Words Have Power – Addressing Hate in Perrysburg
Vandalism, graffiti, hate speech, and bullying. These are the top search results when you Google Perrysburg and click the news tab.
First search result: a house in a rather upscale neighborhood spray painted with racist hate speech shortly after a purchase offer is put in by an African-American family.
The link that follows: “whites only,” among other phrases graffitied in a boys bathroom at Perrysburg High School.
On Monday, February 25th, the principal of Perrysburg High School, Dr. Michael Short, addressed the recent racial outbursts within our community and school. He challenged the students who walk the halls of PHS to look through “a different lens than the one given to us.”
Since then, a new story about PHS student speech has surfaced: an anonymous Twitter user made an account with the intention of “ranking” female students at the high school. Students were ranked on a placement scale of 1 to 65 based off of their bodies, looks, personality, race, and sexuality among other things. As a result, a cyberbullying investigation was launched by Perrysburg police and school authorities.
This case in particular means so much more than some teenagers mocking their female peers. It’s normal to dislike some classmates in a high school with so many personalities, but no interaction justifies creating an account made specifically to bully and harass others.
“There is absolutely no place for this type of speech in our schools or world,” read an official statement published by the school district.
This strong message from Perrysburg Schools exists in a larger context of social tension in our community and the country. These increasingly prevalent vulgarities of intolerance and hatred are not a problem specific to Perrysburg alone.
In early January, CNN reported that eight workers at the GM plant in Toledo sued the company for failing to acknowledge what the employees say was blatant racism and hate speech happening in their workplace. More recently, two men were arrested in Bowling Green, Ohio, after physically attacking two victims in a Waffle House while using racial slurs.
In an era of seeming social progress and idealism, none of the events mentioned here are progressive for anyone, especially the victims of cyberbullying.
Despite the number of times we students have heard generic ‘anti-bullying’ phrases, they exist to help all involved avoid situations as destructive as this one. After all, everyone has heard “if you don’t have anything nice to say, don’t say it at all,” and this serves as a prime example.
The commonality between all these incidents is that each and every one of the words used had consequences, no matter if it was direct or indirect.

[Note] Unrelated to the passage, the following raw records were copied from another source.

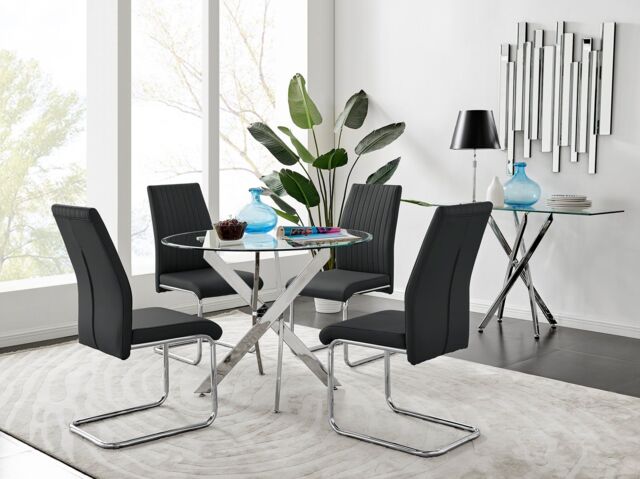 FurnitureboxUK Novara Clear Tempered Glass 100cm Round Dining Table with Chrome Starburst Legs & 4 Lorenzo Faux Leather Chairs in Black - image 1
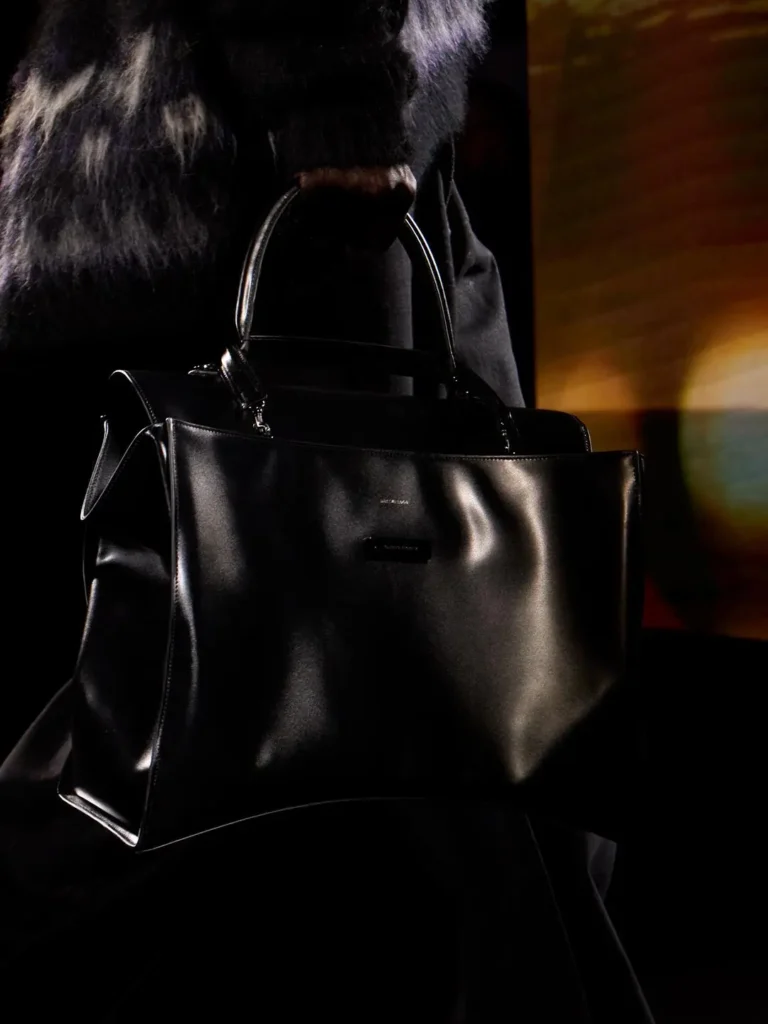 Person in a black fur-textured coat carries a large structured black leather handbag against a dark background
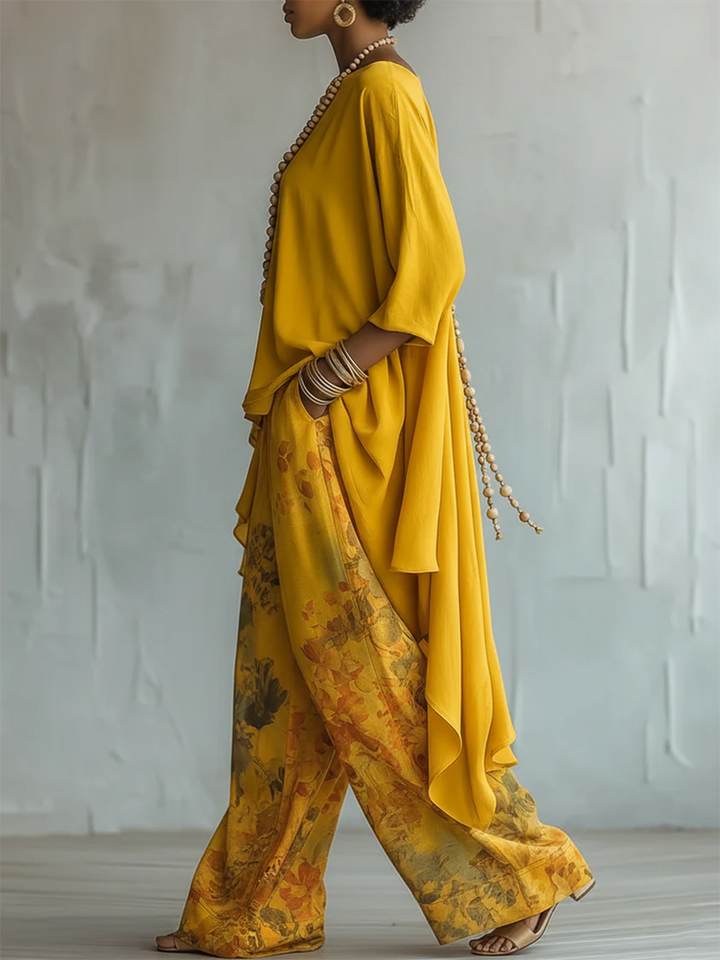Pantalon floral fluide et léger, associé à un haut asymétrique, ensemble bohème femme pour un confort élégant en été.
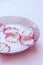 Rose petals in milk. Milk with petals in a plate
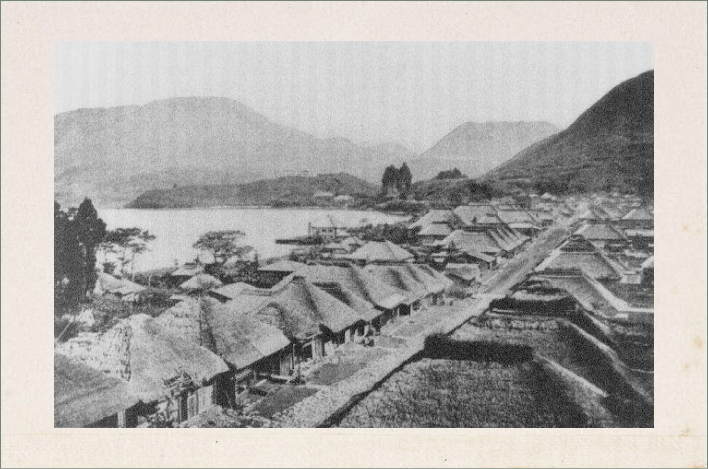Hakone lake and village, with the Emperor's palace in the distance.
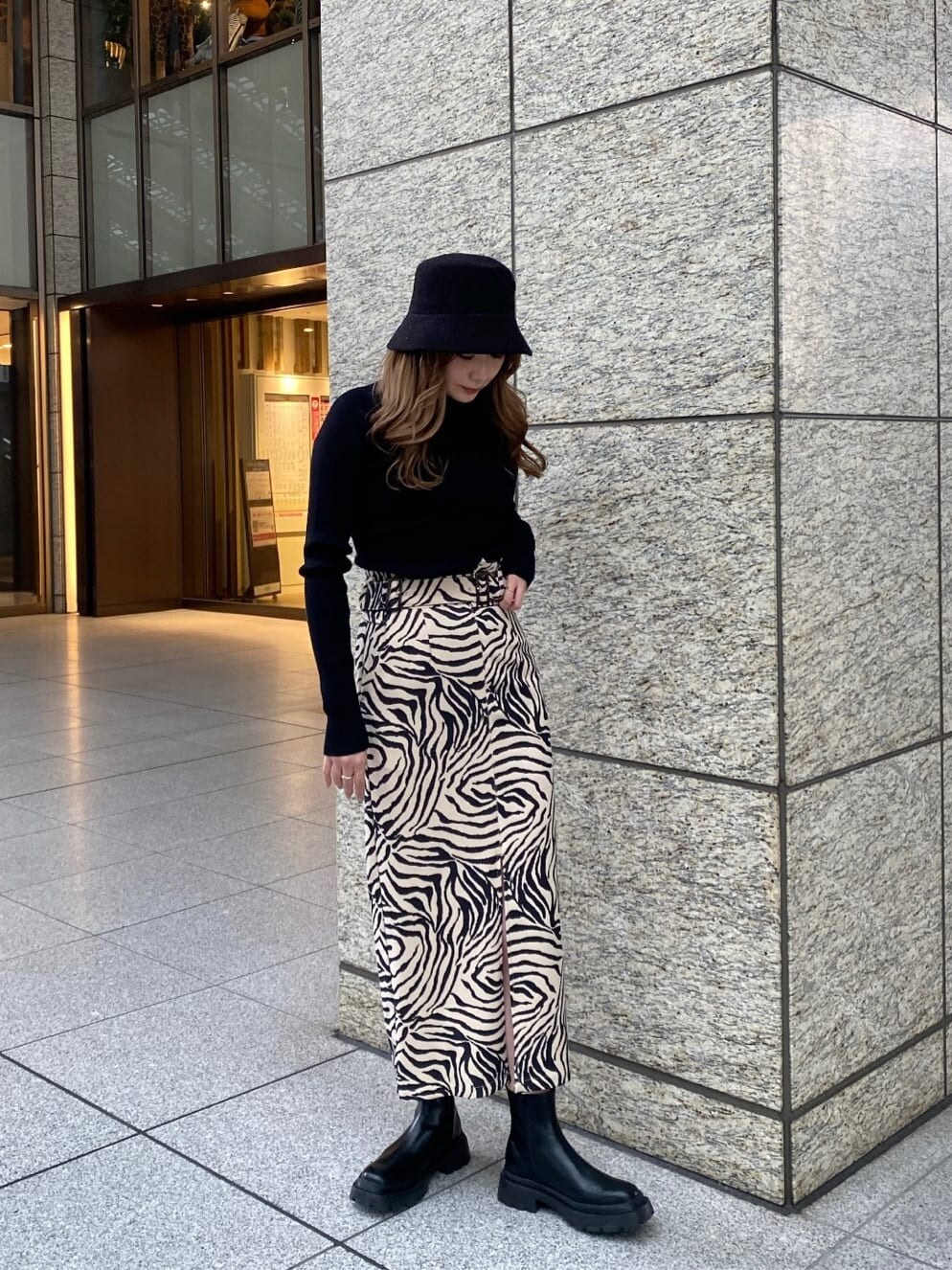 ブラック系のブーツ、その他のスカート、ブラック系のニット/セーターを着用したレディースの春コーディネートの3枚目の写真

“I take solace in the fact that this is not our norm,” Short read aloud on that February morning.
Nonetheless, these statements of hate have become more frequent, and that is a scary fact to admit. In these times, we turn to reassurance from authority figures.

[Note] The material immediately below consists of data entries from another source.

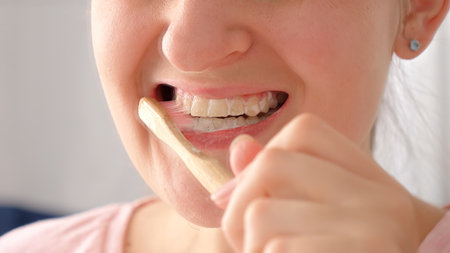 Closeup of young woman opens mouth and cleaning her teeth in the morning. Concept of teeth health,...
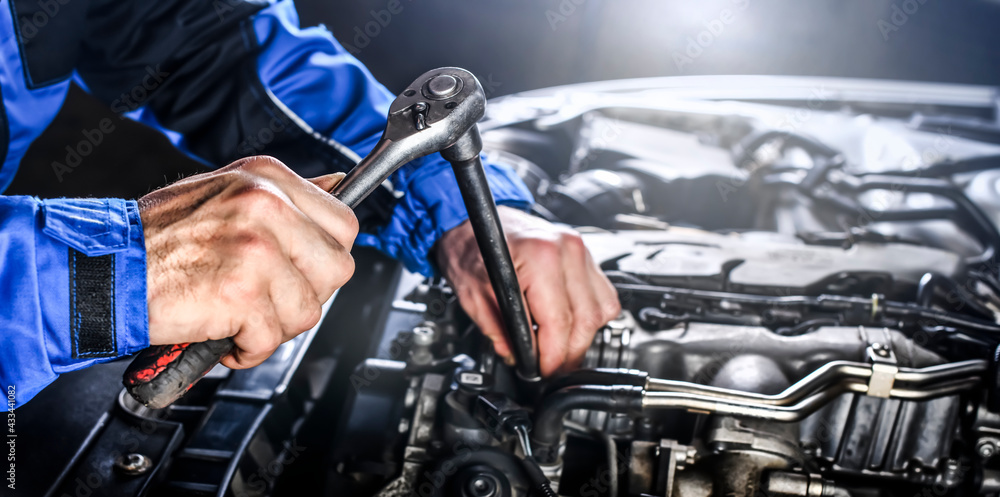 Auto mechanic working on car broken engine in mechanics service or garage.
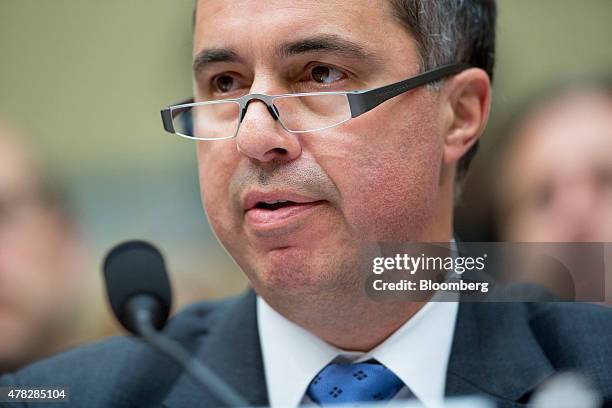 Eric Hess, chief executive officer of KeyPoint Government Solutions, speaks during a House Oversight and Government Reform Committee hearing on the...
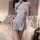 Woman wearing a silver retro chinese qipao lingerie set with a vintage split-hem short dress design.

Numerous public officials condemned the acts, including Tom Hosler, the superintendent of Perrysburg Schools. “This does not represent our community, its values or the culture that makes Perrysburg such a special place to live, learn and work,” he wrote in an official statement.
Yet no matter how many times we repeat “This isn’t Perrysburg,” those words lack power if we don’t substantiate what we say with action. The first major step of problem-solving is admitting problems exist, and the problem is we can’t be “Perfects-Burg” forever. Without definitive action taken, the door is left wide open for the next public enemy to act.

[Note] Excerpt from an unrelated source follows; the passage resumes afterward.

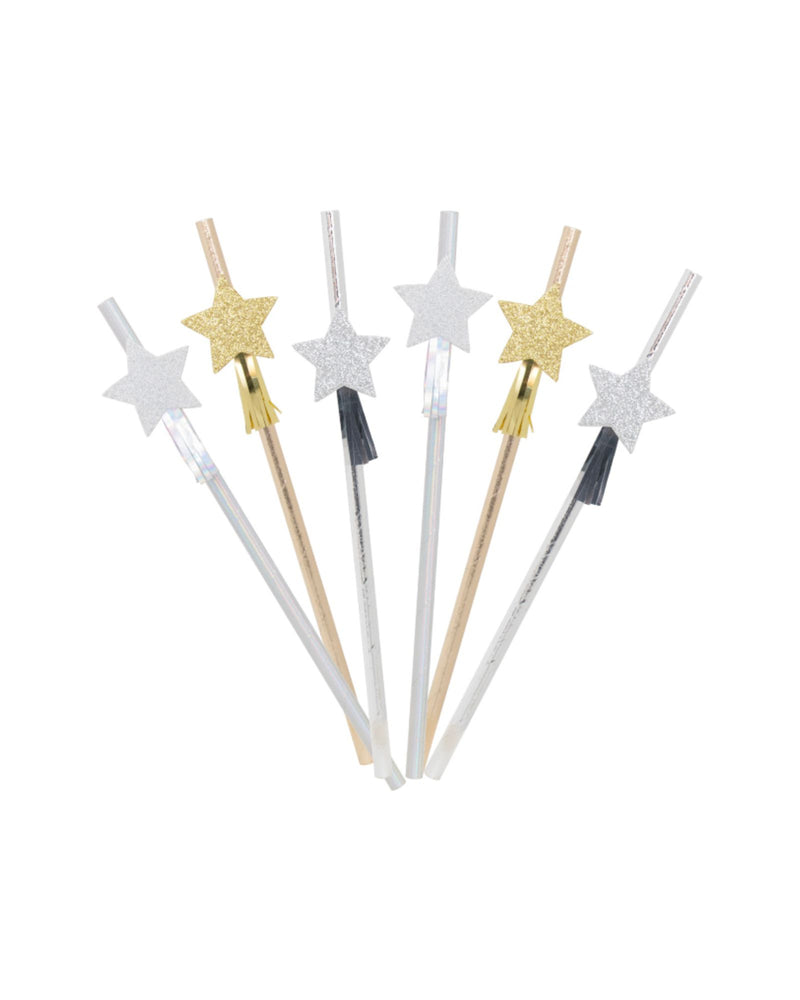Silver and gold paper straws with decorative stars on white background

We must unify not only in support for the victims of these crimes, but to be attentive making sure none of these situations ever happens again.
As insignificant as a few words scribbled on a bathroom stall or posted in an obscure tweet seem, those words all hold immense power.
Hate speech works insidiously. It cannot be suppressed because it operates in disguise. The specific culprits know this, but they also know that it is not welcome in a moral society, and certainly not in Perrysburg. Hatred revels in cowardice and obscures itself from public view.
As a community, we must remember to welcome new people and new ideas. When we think with that frame of mind, hatred cannot flourish.
For now, we must let the authorities do their part.